%%

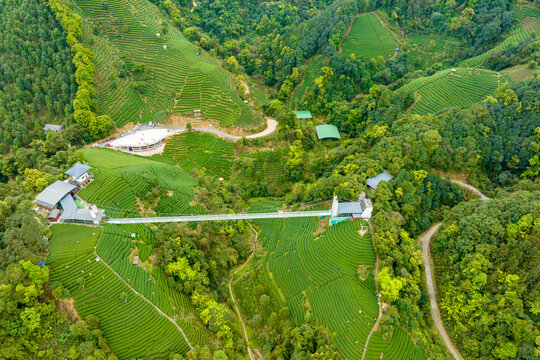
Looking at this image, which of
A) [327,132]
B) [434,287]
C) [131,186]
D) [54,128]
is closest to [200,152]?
[131,186]

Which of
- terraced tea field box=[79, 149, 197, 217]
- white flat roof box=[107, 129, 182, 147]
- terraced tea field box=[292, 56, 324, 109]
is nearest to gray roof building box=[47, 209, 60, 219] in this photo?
terraced tea field box=[79, 149, 197, 217]

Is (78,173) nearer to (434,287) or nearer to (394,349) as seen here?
(394,349)

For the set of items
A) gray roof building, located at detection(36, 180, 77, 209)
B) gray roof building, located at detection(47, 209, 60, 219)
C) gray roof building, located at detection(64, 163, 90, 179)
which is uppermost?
gray roof building, located at detection(64, 163, 90, 179)

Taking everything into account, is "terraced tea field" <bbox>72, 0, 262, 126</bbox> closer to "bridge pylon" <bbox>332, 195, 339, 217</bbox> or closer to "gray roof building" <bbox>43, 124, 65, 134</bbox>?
"gray roof building" <bbox>43, 124, 65, 134</bbox>

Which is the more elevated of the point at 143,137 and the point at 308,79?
the point at 308,79

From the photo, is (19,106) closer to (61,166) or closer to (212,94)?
(61,166)
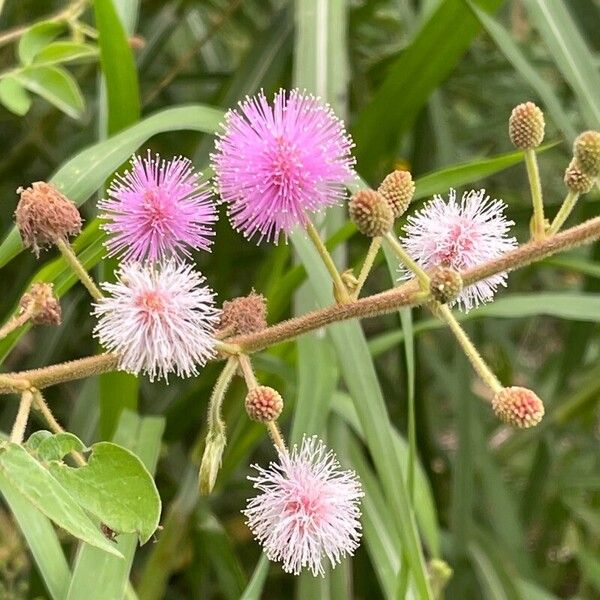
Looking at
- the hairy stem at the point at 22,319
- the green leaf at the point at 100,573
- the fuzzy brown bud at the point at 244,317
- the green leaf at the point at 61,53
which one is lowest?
the green leaf at the point at 100,573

%%

(INSTRUCTIONS TO FOLLOW) Rewrite the stretch from the line containing "Which is the" through the end of the material, swapping "hairy" for "downy" and leaving everything else unchanged. Leave the pictures out of your answer.

(REPLY TO THE EXERCISE)
Which is the more elevated of the point at 143,137 and the point at 308,79?
the point at 308,79

From the photo, is (19,106) closer to (61,166) or closer to (212,94)?
(61,166)
Looking at
- the downy stem at the point at 22,319
- the green leaf at the point at 100,573
- the fuzzy brown bud at the point at 244,317
- the green leaf at the point at 61,53
which one is lowest?
the green leaf at the point at 100,573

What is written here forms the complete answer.